Insgesamt wurden 56.170 Kinder gescreent (etwa 95% der Neugeborenen). Nach Abschluss des Screenings waren die Befunde von 1121 (2,0%) Kindern kontrollbedürftig, 318 davon beidseitig (0,57%). Die Rate der kontrollbedürftigen Befunde war bei Niedergelassenen deutlich höher als bei einem stationären Screening (bds.: 5,9% vs. 0,5%). Bei 156 (48,1%) Kindern war ein individuelles Nachgehen des Screeningzentrums zur Abklärung des beidseitig kontrollbedürftigen Befundes mit telefonischer und schriftlicher Kontaktaufnahme (1184mal) bis hin zu Hausbesuchen durch das zuständige Gesundheitsamt (27mal) und Jugendamt (5mal) erforderlich. Dieses Vorgehen führte zur Abklärung von 98,2% der Befunde. Bei 37 Kindern (0,7‰) konnte beidseits eine therapiebedürftige Hörstörung nachgewiesen werden. Der Median lag bei endgültiger Diagnosestellung bei 4,6 Monaten (Spannweite 1-16, Mittelwert 5,4 Monate) und Therapiebeginn bei 5,6 Monaten (Spannweite 1-14, Mittelwert 5,9 Monate). Im Mittel vergehen 52 Tage (Spannweite 0 – 214 Tage) nach dem Screening bis das Kind zur Kontrolluntersuchung vorgestellt wird und drei weitere Monate bis zur Diagnosestellung. Ist die Diagnose gestellt, so wird die Therapie rasch begonnen (s. Abbildung 1 [Abb. 1]).

Diskussion

Das Ziel eines universellen Neugeborenen-Hörscreeningprogrammes ist es allen Neugeborenen das Screening anzubieten (Vollständigkeit) und alle therapierelevanten beidseitigen Hörstörungen frühzeitig zu diagnostizieren und einer adäquaten Therapie zuzuführen (Tracking). Diese Ziele konnten im Rahmen des Modellprojekts erreicht werden. Die Screeningrate mit insgesamt 95,3% der Neugeborenen ist in Anbetracht der vielen Randbezirke des Modellprojektes sehr hoch und ist im Laufe der Jahre konstant geblieben. Die Rate der kontrollbedürftigen Befunde (Refer-Rate) sind mit 2,0% (beidseitig 0,6%) durch das zweistufige Erstscreening niedrig. Allerdings ist die Referrate bei Niedergelassenen etwa 10mal so hoch wie bei einem stationären Screening. 37 Kinder (0,7‰) mit einer beidseitigen therapiebedürftigen Hörstörung wurden entdeckt. Dies entspricht in etwa der Prävalenz in anderen Modellprojekten (2).
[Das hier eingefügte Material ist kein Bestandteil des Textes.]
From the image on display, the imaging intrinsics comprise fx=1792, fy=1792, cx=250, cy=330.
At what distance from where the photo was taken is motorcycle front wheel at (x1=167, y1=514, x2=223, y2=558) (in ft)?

Obwohl der Zeitraum zwischen Krankheitsverdacht im Screening und Kontrolluntersuchung und endgültiger Diagnosestellung zu lang ist, konnte bei den meisten Kindern ein Therapiebeginn vor dem 6. Monat erreicht werden. Die Durchführung der notwendigen Kontrolluntersuchungen erfolgte in 48% der Fälle erst nach Aufforderung durch das Screeningzentrum. Das heißt, ohne ein Tracking durch ein Screeningzentrum könnten ein Drittel der betroffenen Kinder trotz eines universellen Hörscreenings nicht frühzeitig therapiert werden.


Literatur

1.
Interdisziplinäre Konsensuskonferenz für das Neugeborenen-Hörscreening. Universelles Hörscreening bei Neugeborenen: Empfehlungen zur Organisation und Durchführung des universellen Neugeborenen-Screenings auf angeborene Hörstörungen in Deutschland. HNO. 2004;52(11):1020-7.
2.
IQWiG. Früherkennungsuntersuchungen von Hörstörungen bei Neugeborenen. Abschlussbericht S05-01. Köln: Institut für Qualität und Wirtschaftlichkeit im Gesundheitswesen (IQWiG); Februar 2007.